■ **What is required**
Can you render the lines from the one containing "From the image, does" through the one containing "498 centimetres" as a Markdown table with a Row column numbering each line and a Line column holding its text, leaving out blank lines?

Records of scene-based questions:
===============

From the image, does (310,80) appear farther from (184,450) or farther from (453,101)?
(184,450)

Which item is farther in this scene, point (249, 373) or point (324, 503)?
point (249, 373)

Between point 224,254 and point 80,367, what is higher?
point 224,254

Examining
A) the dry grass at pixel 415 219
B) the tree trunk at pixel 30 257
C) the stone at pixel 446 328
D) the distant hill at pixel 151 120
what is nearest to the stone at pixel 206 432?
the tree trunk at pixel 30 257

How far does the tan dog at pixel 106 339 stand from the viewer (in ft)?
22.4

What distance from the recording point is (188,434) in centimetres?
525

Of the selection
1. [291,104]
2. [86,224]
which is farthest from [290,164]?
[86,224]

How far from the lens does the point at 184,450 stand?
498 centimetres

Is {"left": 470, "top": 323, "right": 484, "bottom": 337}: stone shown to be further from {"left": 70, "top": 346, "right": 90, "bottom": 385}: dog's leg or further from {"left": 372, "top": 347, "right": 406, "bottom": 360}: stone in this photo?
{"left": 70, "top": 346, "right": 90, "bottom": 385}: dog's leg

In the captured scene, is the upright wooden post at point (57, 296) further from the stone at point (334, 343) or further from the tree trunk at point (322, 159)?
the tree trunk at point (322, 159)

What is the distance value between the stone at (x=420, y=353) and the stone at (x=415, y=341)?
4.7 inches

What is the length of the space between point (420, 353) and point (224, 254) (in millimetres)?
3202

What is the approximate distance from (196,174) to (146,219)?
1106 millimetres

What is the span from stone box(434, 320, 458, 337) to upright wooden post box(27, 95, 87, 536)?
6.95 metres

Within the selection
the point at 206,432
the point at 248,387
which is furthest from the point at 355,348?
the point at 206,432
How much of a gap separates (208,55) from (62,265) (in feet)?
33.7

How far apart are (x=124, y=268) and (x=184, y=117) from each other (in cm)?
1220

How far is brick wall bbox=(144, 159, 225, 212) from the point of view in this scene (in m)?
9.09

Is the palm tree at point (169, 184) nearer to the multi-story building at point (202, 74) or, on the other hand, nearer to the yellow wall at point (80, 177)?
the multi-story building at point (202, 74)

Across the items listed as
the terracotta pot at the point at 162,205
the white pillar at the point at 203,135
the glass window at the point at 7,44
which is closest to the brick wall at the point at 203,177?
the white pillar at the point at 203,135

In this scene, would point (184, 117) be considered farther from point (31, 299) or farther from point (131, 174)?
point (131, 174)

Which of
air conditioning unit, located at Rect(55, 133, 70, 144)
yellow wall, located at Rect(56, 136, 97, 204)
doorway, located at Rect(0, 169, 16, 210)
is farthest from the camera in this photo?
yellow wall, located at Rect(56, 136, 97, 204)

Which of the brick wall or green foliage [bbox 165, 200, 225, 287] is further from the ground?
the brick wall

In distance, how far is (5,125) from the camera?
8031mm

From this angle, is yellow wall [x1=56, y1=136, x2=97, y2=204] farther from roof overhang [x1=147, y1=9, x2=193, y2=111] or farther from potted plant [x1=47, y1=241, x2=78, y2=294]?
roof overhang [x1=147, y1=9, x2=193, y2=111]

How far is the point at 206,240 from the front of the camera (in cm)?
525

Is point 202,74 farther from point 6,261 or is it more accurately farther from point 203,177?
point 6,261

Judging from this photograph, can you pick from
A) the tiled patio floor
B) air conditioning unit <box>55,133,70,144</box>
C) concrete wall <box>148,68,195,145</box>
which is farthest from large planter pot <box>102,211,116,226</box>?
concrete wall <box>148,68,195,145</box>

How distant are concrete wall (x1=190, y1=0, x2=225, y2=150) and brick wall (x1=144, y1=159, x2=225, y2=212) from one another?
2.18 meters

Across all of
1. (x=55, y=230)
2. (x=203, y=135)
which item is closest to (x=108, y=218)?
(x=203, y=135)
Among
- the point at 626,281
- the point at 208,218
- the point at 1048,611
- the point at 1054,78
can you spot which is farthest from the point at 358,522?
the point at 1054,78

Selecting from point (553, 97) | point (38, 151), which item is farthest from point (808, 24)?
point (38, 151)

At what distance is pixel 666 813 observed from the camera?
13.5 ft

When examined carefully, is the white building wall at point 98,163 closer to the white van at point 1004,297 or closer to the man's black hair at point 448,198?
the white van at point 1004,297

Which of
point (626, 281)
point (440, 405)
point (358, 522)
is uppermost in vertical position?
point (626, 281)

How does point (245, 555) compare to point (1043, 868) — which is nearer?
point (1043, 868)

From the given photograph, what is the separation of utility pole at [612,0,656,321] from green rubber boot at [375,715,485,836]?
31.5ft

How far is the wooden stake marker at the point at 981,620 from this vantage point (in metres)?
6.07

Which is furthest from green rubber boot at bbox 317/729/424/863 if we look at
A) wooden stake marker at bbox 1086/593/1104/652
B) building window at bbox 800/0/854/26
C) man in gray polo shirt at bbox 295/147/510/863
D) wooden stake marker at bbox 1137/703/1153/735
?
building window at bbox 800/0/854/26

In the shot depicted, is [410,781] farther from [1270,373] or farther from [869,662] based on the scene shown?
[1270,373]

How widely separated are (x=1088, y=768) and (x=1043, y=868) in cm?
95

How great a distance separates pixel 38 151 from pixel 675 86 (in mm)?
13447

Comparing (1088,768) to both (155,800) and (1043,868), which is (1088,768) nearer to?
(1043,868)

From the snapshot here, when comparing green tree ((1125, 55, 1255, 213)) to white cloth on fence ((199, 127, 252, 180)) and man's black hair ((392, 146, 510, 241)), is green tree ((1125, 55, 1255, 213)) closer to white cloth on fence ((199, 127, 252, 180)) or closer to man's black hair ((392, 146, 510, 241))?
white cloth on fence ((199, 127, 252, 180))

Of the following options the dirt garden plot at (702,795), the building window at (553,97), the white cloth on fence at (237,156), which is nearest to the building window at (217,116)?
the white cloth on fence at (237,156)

===============

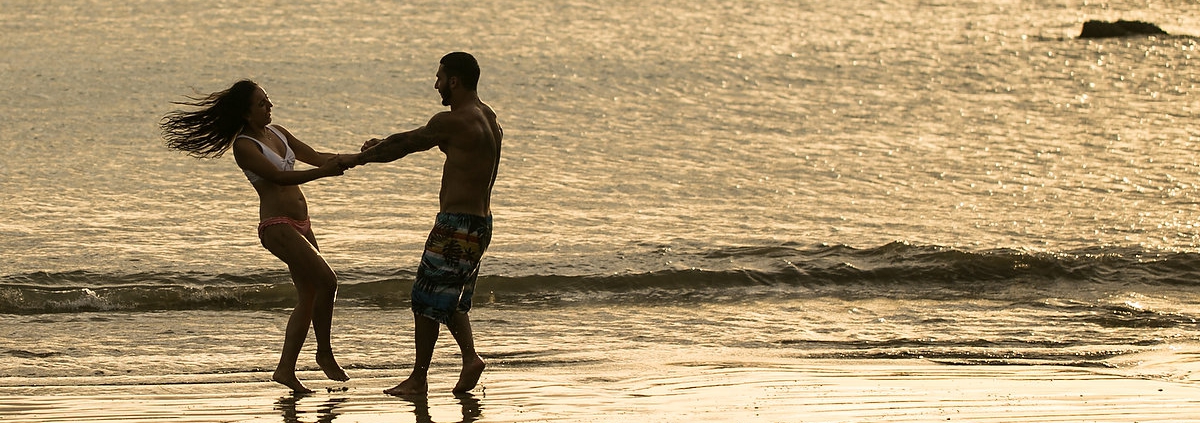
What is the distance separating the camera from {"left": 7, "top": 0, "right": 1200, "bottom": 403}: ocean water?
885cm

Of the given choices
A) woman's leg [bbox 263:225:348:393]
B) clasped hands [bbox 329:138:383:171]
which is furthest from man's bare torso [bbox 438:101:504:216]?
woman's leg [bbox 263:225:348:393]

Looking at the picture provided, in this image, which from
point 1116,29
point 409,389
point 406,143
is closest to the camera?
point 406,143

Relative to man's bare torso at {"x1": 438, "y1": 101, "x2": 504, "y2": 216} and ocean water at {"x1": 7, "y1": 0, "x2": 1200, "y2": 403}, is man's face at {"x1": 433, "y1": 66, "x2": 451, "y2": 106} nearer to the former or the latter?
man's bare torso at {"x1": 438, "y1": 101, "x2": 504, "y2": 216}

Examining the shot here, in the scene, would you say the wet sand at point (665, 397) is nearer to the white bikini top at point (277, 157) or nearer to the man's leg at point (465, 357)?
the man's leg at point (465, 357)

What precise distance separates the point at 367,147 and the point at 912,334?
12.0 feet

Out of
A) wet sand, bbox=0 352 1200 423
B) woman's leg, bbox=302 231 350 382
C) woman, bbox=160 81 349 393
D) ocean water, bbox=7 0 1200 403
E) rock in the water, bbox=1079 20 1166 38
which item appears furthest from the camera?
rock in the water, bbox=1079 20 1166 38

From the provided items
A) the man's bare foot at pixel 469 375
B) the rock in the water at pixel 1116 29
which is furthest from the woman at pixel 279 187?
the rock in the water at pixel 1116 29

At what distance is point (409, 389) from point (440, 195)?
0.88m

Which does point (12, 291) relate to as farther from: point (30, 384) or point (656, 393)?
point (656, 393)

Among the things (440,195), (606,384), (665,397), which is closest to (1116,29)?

===============

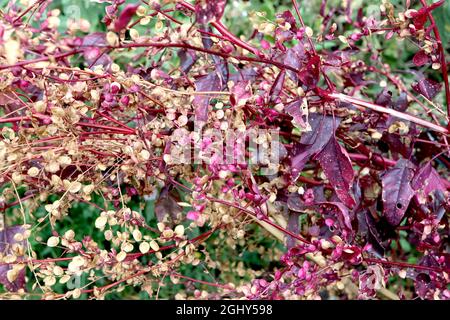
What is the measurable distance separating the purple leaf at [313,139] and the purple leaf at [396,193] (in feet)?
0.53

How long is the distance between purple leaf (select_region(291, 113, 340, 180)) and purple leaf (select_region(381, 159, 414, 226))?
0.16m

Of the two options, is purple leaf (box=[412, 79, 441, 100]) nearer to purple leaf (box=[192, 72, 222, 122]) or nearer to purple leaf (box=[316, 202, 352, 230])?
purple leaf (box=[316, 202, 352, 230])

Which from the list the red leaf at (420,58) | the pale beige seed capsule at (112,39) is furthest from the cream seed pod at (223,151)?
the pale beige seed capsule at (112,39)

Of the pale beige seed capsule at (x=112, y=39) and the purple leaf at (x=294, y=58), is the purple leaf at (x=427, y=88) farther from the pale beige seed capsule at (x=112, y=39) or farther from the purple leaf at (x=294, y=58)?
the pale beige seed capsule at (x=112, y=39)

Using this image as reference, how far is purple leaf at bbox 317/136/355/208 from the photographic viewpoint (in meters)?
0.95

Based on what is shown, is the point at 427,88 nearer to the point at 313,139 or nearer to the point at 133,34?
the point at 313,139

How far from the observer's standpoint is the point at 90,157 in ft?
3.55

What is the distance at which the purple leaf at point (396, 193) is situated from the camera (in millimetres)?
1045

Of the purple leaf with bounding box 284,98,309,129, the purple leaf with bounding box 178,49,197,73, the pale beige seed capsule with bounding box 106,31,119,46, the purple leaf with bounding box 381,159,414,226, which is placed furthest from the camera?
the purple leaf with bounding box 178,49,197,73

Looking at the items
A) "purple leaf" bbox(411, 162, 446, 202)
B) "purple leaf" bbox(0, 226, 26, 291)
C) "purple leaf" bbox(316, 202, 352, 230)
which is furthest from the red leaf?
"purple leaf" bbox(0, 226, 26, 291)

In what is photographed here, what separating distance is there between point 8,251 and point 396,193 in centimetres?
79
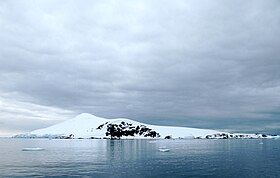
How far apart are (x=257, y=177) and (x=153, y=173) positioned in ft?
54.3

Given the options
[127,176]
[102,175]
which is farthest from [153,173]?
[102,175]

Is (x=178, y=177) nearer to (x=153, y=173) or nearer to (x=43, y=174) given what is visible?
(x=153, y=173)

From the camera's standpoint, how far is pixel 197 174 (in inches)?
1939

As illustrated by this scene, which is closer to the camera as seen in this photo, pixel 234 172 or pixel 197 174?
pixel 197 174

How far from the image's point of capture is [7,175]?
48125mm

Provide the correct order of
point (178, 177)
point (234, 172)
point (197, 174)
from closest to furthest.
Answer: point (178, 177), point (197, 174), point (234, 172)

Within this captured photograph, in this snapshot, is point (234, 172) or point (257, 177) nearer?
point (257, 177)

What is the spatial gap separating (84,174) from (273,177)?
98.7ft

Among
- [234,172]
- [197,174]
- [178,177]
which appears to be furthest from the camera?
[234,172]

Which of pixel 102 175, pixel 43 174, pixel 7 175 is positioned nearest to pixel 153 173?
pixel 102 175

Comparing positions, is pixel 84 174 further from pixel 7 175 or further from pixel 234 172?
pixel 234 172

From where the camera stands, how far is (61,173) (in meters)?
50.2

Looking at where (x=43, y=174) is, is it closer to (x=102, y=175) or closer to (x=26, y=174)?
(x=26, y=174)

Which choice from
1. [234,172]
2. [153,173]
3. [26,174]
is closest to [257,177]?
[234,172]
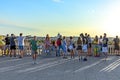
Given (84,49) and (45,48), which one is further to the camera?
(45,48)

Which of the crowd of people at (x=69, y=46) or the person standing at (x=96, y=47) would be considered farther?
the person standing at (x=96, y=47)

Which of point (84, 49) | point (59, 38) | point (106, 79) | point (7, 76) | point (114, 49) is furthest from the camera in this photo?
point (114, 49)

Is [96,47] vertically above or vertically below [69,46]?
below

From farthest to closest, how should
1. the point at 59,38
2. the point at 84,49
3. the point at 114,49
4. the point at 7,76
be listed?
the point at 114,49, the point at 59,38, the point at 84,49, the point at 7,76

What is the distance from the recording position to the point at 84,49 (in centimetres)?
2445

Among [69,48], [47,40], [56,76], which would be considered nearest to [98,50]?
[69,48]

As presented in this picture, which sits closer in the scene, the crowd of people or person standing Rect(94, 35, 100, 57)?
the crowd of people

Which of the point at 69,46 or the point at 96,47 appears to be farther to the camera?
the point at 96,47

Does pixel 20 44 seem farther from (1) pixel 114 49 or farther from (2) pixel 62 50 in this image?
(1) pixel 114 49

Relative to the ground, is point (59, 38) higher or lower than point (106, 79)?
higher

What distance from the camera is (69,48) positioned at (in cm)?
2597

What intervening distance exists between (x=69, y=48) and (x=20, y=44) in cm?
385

===============

■ **Solution for this exercise**
| Row | Line |
|---|---|
| 1 | From the image, does (310,80) appear farther from (184,450) or farther from (453,101)? |
| 2 | (184,450) |
| 3 | Which item is farther in this scene, point (249, 373) or point (324, 503)? |
| 4 | point (249, 373) |
| 5 | Between point 224,254 and point 80,367, what is higher? |
| 6 | point 224,254 |
| 7 | Examining |
| 8 | A) the dry grass at pixel 415 219 |
| 9 | B) the tree trunk at pixel 30 257 |
| 10 | C) the stone at pixel 446 328 |
| 11 | D) the distant hill at pixel 151 120 |
| 12 | what is nearest to the stone at pixel 206 432? |
| 13 | the tree trunk at pixel 30 257 |
| 14 | How far does the tan dog at pixel 106 339 stand from the viewer (in ft)? |
| 15 | 22.4 |
| 16 | What distance from the recording point is (188,434) in centimetres? |
| 17 | 525 |
| 18 | Of the selection |
| 19 | 1. [291,104] |
| 20 | 2. [86,224] |
| 21 | which is farthest from [290,164]? |
| 22 | [86,224] |
| 23 | How far from the lens does the point at 184,450 stand? |
| 24 | 498 centimetres |